#### [EXTRACT PROVIDED]
Depending on what parameters you have passed to fsx, it isn't necessarily
going to be doing a lot of I/O. The default for the fsx I have is to max
the file size out at 256kB (on average it will be about half of that), and
you have 1070 instances running, so that agrees with the ~110MB of cache
difference between O_DIRECT and non-O_DIRECT.
Also, in the non-O_DIRECT case fsx will be doing reads from cache and not
disk, so there is no reason to see anything in "bi". The writes may or
may not be a problem, as fsx is "truncate happy", so some large amounts of
data that are "written" are immediately truncated again. For O_DIRECT,
everything is going straight to/from disk, hence much higher IO numbers.
What you should really be checking is how many "ops per second" you are
getting from fsx with and without O_DIRECT. It would be my guess that
the O_DIRECT fsx is actually _slower_ because it is doing more I/O (and
waiting for it to complete). Run each fsx with some fixed number of ops
(-N <num ops>) and see how long it takes for both tests to complete.

#### [TASK INPUTS]
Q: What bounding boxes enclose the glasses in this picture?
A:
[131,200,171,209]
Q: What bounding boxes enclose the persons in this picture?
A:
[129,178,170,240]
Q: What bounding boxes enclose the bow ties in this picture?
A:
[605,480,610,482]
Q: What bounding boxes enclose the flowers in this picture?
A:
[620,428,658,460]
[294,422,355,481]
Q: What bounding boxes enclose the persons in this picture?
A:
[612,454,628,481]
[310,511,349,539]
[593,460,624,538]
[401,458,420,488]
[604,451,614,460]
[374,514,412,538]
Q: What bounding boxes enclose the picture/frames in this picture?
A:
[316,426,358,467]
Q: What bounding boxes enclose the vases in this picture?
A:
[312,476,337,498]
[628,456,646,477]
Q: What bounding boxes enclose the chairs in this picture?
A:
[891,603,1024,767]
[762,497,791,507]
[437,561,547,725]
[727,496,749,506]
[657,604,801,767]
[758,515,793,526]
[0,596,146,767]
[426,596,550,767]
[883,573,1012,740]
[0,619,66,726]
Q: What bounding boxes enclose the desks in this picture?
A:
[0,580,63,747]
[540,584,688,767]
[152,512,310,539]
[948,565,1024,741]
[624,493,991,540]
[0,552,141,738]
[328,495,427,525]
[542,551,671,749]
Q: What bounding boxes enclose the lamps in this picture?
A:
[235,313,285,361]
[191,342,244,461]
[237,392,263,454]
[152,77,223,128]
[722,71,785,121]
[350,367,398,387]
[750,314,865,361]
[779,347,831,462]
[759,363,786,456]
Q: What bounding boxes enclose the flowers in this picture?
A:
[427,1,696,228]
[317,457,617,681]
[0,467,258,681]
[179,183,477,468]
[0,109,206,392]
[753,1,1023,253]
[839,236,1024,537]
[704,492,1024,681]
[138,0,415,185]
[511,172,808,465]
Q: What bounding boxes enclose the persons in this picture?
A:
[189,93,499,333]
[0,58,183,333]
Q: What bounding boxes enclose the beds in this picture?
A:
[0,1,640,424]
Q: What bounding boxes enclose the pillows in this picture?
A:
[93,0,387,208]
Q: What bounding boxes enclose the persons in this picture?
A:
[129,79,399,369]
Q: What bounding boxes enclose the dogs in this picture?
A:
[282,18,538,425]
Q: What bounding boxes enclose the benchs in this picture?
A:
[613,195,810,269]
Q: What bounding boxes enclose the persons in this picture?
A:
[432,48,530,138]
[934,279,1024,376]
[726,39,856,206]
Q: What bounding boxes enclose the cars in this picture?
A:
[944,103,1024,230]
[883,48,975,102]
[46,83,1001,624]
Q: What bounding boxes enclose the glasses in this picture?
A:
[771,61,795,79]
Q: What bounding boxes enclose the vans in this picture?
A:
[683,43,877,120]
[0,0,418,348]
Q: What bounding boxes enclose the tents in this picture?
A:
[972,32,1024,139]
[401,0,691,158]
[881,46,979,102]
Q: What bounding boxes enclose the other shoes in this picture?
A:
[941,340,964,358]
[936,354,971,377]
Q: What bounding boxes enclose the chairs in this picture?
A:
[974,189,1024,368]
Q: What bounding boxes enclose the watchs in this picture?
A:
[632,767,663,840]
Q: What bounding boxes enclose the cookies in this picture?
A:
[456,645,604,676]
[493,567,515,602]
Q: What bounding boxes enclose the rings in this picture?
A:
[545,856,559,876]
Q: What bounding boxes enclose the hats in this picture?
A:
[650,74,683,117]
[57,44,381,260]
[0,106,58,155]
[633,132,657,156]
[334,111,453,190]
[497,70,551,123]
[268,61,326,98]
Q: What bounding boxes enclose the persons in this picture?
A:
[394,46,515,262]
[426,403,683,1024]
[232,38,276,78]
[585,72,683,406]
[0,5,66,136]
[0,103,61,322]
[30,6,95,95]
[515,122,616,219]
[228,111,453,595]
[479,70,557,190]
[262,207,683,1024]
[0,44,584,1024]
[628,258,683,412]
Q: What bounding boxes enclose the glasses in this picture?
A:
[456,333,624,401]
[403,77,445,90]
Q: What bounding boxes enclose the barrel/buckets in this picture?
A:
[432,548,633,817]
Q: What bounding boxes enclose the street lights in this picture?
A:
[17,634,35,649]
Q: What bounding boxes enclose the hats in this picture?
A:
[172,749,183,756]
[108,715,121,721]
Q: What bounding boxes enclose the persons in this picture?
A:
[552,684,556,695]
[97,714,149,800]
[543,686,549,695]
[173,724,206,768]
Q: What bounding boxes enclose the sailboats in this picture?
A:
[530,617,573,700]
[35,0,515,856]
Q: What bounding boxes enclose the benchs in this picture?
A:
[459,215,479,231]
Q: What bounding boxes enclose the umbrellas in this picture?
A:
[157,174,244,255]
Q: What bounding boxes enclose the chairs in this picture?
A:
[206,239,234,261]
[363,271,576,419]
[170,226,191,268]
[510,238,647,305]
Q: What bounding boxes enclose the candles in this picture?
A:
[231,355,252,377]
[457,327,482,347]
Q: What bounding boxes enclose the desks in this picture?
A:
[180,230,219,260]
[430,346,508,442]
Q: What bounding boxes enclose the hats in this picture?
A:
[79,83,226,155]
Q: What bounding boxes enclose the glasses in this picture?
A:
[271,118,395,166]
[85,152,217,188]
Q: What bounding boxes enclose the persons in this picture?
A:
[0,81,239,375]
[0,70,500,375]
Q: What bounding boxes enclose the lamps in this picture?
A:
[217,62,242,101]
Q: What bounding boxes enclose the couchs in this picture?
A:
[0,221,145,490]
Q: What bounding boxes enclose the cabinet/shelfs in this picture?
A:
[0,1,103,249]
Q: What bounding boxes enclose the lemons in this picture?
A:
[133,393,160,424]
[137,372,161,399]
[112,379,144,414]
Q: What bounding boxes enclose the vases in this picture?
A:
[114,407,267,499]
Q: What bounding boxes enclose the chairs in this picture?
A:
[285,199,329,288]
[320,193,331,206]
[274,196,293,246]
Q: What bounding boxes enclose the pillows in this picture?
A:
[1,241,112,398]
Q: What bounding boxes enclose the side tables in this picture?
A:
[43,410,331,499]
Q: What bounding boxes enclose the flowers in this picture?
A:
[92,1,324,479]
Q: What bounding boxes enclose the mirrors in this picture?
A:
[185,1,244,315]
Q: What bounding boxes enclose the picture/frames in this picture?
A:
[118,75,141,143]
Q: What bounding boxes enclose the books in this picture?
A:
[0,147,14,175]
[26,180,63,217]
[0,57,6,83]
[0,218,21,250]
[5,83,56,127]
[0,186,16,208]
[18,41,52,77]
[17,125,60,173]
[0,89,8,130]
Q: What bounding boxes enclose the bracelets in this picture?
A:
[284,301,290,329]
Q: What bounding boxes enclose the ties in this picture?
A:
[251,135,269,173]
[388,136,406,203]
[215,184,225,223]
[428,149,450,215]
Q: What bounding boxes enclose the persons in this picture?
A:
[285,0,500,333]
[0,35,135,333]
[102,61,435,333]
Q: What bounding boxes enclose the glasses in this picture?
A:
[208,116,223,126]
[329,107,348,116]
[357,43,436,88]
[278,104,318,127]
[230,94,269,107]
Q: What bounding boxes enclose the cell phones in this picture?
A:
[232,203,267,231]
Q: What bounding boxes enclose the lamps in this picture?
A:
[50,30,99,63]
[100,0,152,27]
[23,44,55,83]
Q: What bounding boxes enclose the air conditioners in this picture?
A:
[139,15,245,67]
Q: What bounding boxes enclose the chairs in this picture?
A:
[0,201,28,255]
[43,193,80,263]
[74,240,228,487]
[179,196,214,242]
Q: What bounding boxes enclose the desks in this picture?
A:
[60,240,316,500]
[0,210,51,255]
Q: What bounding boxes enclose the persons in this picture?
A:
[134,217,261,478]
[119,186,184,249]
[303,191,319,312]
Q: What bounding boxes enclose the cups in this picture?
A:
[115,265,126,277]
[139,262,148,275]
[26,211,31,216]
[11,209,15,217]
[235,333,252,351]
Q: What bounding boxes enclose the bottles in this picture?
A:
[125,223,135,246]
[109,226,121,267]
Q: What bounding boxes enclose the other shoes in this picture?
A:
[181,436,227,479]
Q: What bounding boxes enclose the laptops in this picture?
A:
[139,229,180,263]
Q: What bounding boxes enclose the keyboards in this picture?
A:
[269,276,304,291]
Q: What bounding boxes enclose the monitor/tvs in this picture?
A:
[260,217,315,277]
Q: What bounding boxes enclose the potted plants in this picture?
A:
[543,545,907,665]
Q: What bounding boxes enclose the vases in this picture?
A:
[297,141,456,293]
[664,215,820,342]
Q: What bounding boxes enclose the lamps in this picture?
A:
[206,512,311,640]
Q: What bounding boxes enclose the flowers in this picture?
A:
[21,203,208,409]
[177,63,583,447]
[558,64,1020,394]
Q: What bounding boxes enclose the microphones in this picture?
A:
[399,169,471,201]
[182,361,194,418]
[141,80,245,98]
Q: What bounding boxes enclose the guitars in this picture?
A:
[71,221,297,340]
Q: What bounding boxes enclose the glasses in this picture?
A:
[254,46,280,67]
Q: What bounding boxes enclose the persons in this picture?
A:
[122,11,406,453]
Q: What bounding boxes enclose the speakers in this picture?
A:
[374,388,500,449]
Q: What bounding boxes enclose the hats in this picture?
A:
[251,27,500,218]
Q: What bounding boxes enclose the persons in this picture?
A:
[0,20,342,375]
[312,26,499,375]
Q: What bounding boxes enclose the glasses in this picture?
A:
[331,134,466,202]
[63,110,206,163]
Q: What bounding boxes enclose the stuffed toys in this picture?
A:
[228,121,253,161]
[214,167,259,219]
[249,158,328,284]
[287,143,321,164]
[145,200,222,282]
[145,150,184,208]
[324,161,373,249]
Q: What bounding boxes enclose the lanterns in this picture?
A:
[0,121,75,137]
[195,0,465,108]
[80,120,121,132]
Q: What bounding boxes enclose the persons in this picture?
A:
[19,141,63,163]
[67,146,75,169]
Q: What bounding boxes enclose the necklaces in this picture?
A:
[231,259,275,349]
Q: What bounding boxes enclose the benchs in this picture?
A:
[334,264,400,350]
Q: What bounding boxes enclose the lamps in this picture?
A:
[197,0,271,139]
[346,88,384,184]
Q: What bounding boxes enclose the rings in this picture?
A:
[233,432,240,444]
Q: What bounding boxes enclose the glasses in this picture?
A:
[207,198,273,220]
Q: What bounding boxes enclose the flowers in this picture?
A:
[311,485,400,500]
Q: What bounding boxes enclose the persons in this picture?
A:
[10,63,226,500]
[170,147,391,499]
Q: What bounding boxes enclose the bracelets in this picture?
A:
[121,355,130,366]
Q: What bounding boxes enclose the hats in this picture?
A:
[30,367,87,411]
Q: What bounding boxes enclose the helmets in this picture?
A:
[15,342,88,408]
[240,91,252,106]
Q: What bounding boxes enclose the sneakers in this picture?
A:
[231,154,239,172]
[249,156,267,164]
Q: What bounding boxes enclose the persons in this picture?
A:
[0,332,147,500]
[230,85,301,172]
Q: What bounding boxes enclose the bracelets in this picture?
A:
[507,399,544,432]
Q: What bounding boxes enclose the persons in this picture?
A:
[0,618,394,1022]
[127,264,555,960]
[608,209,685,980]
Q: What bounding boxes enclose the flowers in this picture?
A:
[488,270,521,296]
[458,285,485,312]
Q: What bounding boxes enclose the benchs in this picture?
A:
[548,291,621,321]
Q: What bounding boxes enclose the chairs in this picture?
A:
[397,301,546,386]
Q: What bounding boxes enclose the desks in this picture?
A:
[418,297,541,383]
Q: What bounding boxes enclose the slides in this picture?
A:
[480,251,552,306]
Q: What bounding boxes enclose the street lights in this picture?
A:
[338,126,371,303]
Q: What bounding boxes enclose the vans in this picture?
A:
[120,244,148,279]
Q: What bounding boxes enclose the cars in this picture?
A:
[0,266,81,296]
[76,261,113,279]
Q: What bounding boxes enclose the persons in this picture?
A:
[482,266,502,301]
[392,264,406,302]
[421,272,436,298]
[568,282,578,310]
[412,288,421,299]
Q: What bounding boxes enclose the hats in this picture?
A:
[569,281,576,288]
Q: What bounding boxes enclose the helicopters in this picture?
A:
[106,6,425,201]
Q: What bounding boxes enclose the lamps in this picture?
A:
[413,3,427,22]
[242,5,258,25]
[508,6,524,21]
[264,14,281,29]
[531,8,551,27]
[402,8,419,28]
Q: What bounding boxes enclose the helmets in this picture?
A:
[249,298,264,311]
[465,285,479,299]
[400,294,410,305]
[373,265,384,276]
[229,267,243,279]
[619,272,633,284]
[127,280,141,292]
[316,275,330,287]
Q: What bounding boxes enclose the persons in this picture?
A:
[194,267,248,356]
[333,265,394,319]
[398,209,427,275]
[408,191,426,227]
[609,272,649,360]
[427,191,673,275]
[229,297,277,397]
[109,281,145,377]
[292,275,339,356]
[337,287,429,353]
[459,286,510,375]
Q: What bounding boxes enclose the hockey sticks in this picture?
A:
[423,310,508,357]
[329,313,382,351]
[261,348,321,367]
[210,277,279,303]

#### [TASK LIST]
**1.** According to the fsx passage, what is the default maximum file size for the fsx the writer has?
**2.** Reproduce only the stretch of records from the line containing "Q: What bounding boxes enclose the barrel/buckets" through the line containing "[173,724,206,768]". Keep the requests and shift every bounding-box coordinate in the answers by -149.
The fsx passage and the records are independent of each other.

#### [TASK-BY-TASK SOLUTIONS]
**1.** 256kB

**2.**
Q: What bounding boxes enclose the barrel/buckets in this picture?
A:
[283,399,484,668]
Q: What bounding boxes enclose the street lights in this picture?
A:
[-132,485,-114,500]
Q: What bounding boxes enclose the hats in this picture?
A:
[23,600,34,607]
[-41,566,-28,572]
Q: What bounding boxes enclose the persons in this picture?
A:
[403,535,407,546]
[-52,565,0,651]
[394,537,400,546]
[24,575,57,619]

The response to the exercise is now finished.